Pendidikan saat ini tidak lagi melulu pada kemampuan kognitif. Dengan demikian, pendidikan yang berfokus pada kemampuan menghafal, memahami, dan menguasai materi tidak lagi menjadi satu-satunya tujuan dalam proses belajar-mengajar. Dalam kehidupan nyata banyak ditemui orang-orang pintar, tetapi tidak memiliki kemampuan untuk mengaplikasikan ilmu dengan benar demi kemanusiaan dan kemaslahatan umat.
Demikian pernyataan Dra. Budi Andayani, M.A. saat menjadi pembicara Seminar Menuju Pembelajaran yang Mengembangkan Kepribadian Siswa dan Semiloka Mengembangkan Soft skill dalam Pembelajaran, yang diadakan di Fakultas Psikologi UGM, Jumat (22/7).

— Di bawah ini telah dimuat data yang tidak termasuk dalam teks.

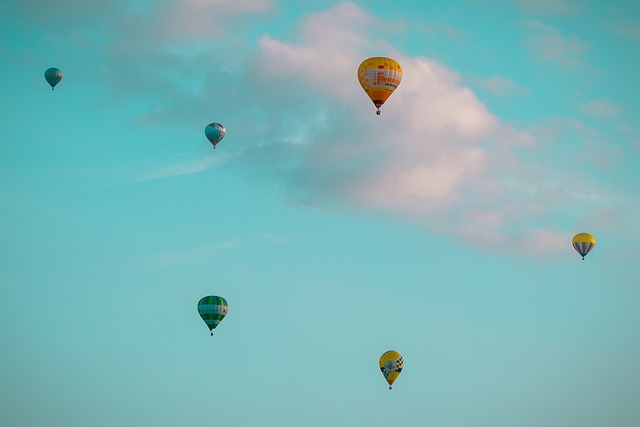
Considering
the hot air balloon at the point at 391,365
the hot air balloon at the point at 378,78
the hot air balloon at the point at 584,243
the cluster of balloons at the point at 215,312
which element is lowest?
the hot air balloon at the point at 391,365

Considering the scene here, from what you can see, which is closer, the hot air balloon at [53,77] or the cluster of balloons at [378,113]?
the cluster of balloons at [378,113]

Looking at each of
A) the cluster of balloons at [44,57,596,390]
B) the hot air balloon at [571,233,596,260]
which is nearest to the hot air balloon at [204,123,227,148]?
the cluster of balloons at [44,57,596,390]

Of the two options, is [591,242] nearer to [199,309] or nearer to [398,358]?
[398,358]

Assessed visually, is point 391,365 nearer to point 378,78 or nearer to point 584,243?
point 584,243

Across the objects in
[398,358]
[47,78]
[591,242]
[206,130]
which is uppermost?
[47,78]

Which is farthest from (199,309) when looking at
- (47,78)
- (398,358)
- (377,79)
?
(47,78)

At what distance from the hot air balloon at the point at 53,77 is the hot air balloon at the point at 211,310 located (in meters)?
33.9

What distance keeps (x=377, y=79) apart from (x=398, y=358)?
85.2ft

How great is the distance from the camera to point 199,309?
9638cm

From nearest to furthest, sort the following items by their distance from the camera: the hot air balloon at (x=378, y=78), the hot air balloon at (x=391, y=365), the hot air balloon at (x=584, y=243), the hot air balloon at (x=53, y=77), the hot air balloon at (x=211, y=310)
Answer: the hot air balloon at (x=378, y=78)
the hot air balloon at (x=211, y=310)
the hot air balloon at (x=391, y=365)
the hot air balloon at (x=584, y=243)
the hot air balloon at (x=53, y=77)

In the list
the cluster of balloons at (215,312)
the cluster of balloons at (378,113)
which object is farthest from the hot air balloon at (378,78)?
the cluster of balloons at (215,312)

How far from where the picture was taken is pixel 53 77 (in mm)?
116938

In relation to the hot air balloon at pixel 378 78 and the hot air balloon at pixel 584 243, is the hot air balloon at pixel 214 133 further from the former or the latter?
the hot air balloon at pixel 584 243

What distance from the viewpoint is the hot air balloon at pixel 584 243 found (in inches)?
4043
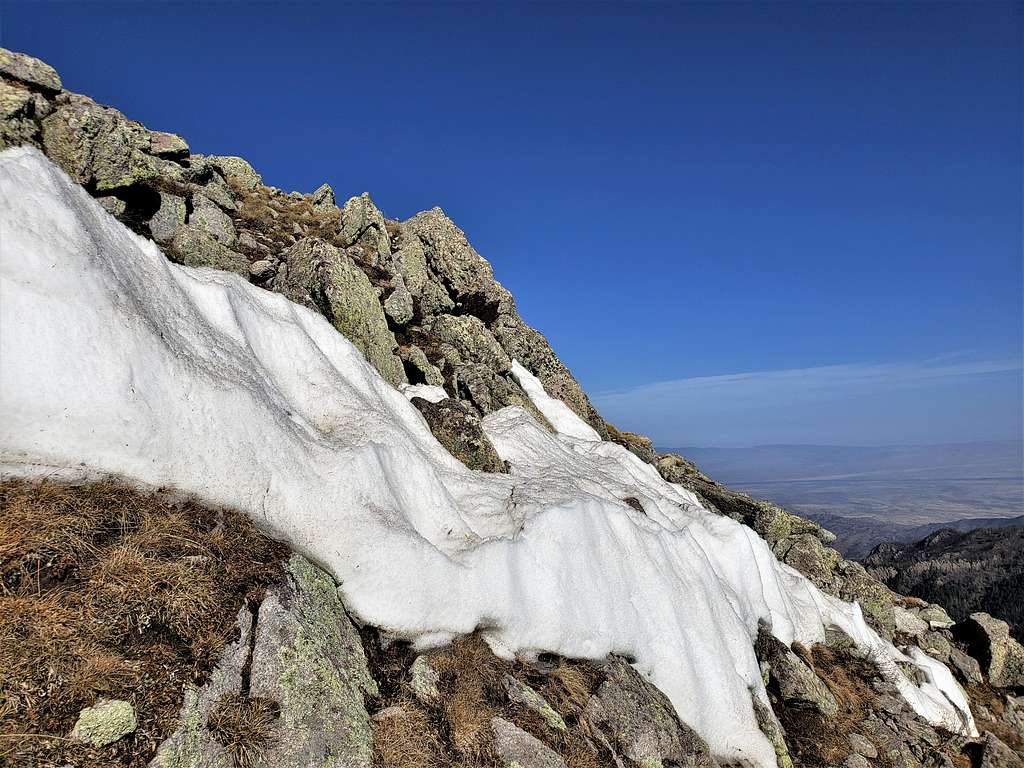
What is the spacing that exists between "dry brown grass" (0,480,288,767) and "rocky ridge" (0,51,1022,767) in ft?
1.31

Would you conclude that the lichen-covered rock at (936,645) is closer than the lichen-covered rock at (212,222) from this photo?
No

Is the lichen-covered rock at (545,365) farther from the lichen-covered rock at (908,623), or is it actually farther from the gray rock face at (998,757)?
the gray rock face at (998,757)

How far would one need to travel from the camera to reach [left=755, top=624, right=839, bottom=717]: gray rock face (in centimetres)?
1709

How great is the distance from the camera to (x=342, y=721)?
7270 millimetres

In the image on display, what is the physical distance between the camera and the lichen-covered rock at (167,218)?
2598cm

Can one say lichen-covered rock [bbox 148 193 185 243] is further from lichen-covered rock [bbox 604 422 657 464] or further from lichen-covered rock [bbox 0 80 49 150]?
lichen-covered rock [bbox 604 422 657 464]

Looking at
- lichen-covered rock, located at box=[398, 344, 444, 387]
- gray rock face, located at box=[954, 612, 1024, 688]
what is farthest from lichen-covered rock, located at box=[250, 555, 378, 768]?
gray rock face, located at box=[954, 612, 1024, 688]

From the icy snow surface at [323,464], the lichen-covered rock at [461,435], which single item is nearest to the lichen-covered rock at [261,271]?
the icy snow surface at [323,464]

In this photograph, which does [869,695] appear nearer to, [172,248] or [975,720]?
[975,720]

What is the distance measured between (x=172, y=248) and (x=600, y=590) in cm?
2417

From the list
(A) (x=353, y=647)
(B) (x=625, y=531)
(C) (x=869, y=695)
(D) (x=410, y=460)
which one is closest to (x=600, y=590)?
(B) (x=625, y=531)

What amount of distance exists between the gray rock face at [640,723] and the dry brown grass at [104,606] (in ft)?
25.4

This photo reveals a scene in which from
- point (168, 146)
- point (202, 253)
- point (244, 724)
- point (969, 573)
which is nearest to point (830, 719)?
point (244, 724)

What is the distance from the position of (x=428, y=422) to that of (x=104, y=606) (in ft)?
41.7
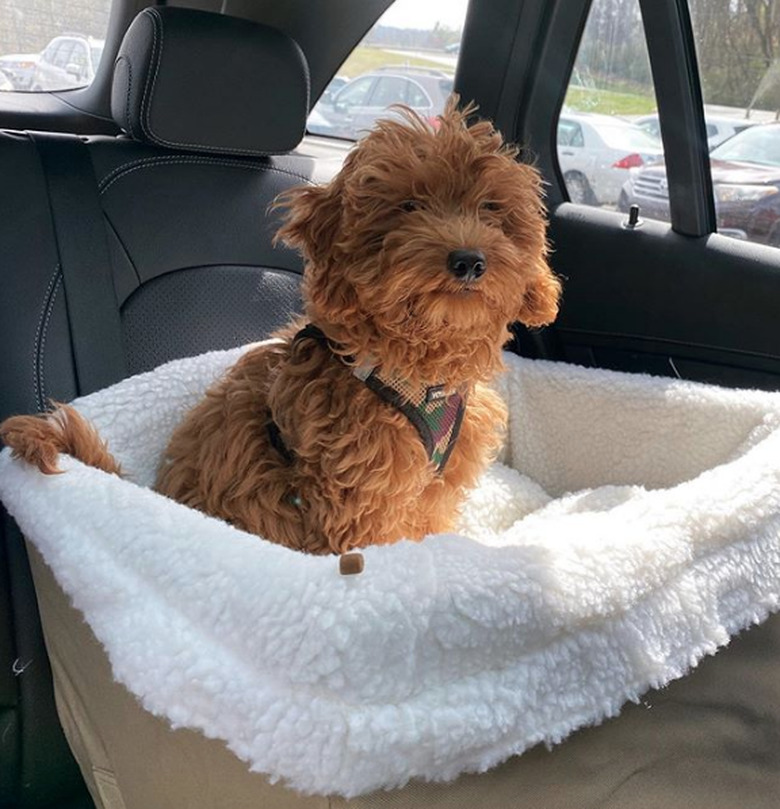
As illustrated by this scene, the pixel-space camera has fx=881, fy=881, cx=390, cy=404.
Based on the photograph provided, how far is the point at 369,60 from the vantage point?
385 cm

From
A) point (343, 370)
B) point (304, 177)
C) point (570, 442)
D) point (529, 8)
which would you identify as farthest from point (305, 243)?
point (529, 8)

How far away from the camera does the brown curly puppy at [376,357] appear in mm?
1773

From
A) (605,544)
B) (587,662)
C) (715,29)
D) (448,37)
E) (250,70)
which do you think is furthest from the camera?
(448,37)

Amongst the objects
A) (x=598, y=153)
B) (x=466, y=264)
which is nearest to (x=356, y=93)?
(x=598, y=153)

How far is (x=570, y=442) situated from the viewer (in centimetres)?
293

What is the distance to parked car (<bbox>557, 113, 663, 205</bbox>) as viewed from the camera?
10.5 feet

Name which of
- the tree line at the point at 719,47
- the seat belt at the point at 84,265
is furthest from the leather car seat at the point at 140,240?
the tree line at the point at 719,47

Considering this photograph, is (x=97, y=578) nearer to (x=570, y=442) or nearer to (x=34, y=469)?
(x=34, y=469)

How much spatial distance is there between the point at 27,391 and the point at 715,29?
2378 millimetres

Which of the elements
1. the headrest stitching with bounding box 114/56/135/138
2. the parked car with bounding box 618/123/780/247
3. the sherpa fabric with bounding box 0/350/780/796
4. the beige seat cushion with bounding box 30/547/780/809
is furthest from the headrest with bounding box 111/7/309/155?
the beige seat cushion with bounding box 30/547/780/809

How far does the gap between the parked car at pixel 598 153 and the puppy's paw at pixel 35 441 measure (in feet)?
7.48

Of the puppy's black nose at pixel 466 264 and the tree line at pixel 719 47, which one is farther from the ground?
the tree line at pixel 719 47

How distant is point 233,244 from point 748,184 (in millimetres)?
1724

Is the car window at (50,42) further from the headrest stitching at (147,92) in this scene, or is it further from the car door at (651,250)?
the car door at (651,250)
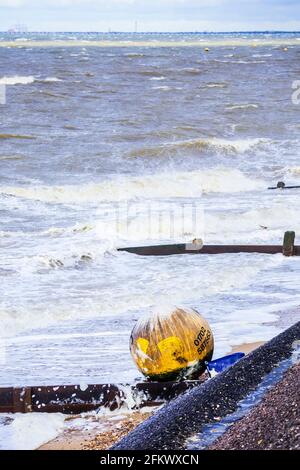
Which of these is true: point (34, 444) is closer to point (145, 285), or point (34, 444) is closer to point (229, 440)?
point (229, 440)

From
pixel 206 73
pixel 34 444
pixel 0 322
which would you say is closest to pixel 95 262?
pixel 0 322

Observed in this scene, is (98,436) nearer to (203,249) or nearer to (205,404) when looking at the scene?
(205,404)

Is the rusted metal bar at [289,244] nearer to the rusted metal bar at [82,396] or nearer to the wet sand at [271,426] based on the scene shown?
the rusted metal bar at [82,396]

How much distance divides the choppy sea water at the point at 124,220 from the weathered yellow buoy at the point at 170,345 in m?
0.53

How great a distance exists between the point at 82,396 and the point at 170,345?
73 cm

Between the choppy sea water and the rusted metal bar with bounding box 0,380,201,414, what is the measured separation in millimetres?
679

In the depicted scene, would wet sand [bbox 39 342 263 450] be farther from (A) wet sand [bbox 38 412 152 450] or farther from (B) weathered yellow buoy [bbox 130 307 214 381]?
(B) weathered yellow buoy [bbox 130 307 214 381]

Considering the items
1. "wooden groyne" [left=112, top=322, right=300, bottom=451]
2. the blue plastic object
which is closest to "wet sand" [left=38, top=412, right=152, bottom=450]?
"wooden groyne" [left=112, top=322, right=300, bottom=451]

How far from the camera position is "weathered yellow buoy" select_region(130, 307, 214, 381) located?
22.3ft

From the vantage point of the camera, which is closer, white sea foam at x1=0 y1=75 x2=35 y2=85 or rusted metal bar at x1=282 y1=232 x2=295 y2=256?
rusted metal bar at x1=282 y1=232 x2=295 y2=256

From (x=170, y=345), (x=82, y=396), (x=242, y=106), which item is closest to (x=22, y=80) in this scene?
(x=242, y=106)

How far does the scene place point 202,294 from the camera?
10734 millimetres

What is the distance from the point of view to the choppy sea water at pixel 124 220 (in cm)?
898

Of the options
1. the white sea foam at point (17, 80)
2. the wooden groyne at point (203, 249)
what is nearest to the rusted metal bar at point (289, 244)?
the wooden groyne at point (203, 249)
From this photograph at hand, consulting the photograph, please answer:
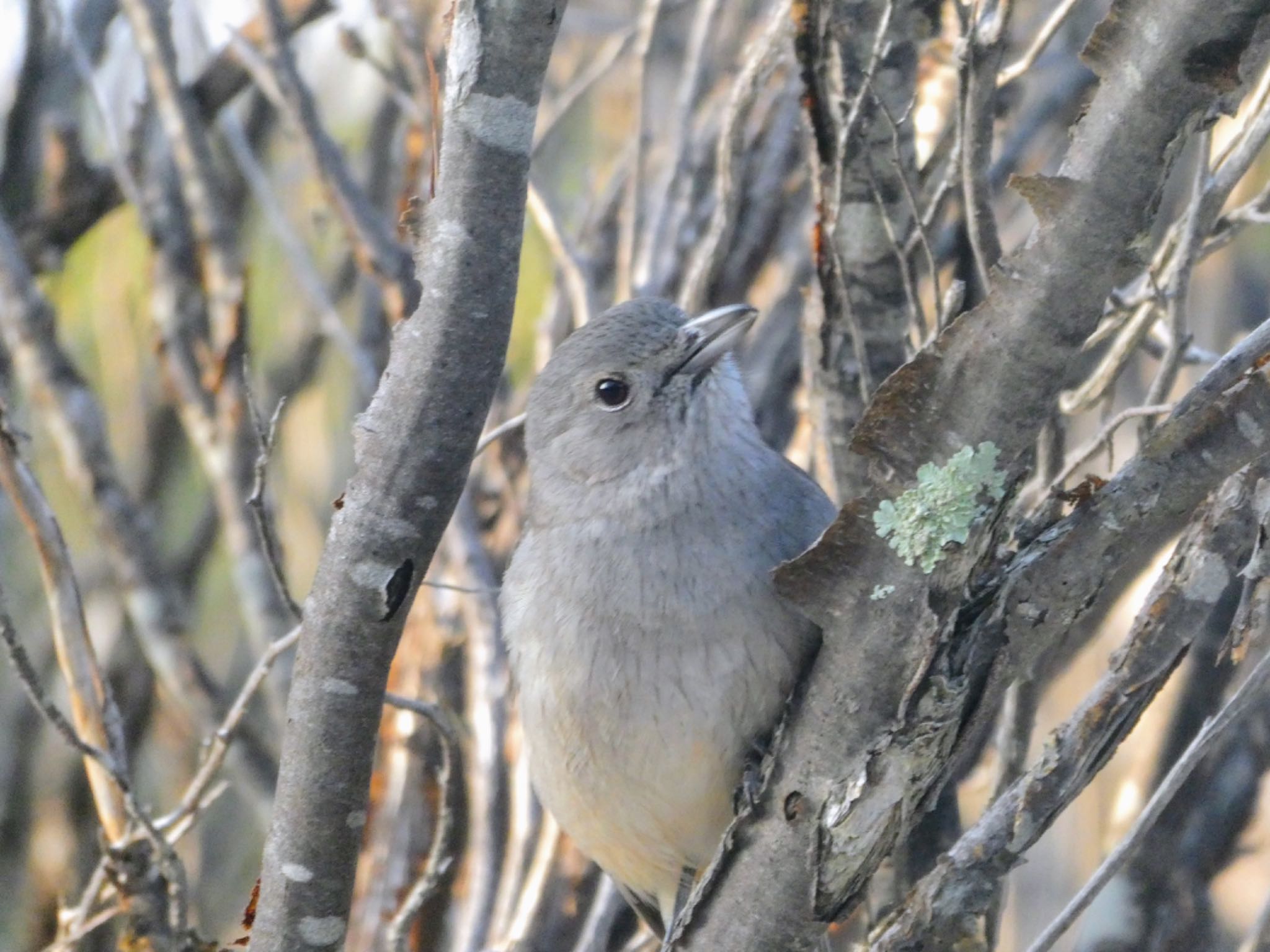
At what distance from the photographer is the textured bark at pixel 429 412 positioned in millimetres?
2238

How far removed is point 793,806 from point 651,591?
2.37ft

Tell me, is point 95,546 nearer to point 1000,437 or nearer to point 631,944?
point 631,944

Menurutnya, pendidikan saat ini ditegakkan di atas empat pilar ialah belajar untuk mengetahui, belajar untuk bertindak, belajar untuk menjadi seseorang, dan belajar untuk hidup bersama.
Penegakan di atas empat pilar tersebut memberikan pengertian bahwa setiap orang belajar tidak dibatasi pendidikan formal saja. “Seseorang belajar tidak lagi dibatasi hanya pada kemampuan intelektual saja, melainkan membutuhkan kemampuan personal untuk kehidupan lanjut setelah dewasa nanti. Bahwa dunia kerja, hubungan sosial, hubungan interpersonal, serta lingkungan fisik memerlukan kemampuan personal sehingga keberadaan seseorang menjadi bermakna dan bermanfaat bagi diri sendiri maupun lingkungannya, baik fisik maupun sosial,” ujarnya.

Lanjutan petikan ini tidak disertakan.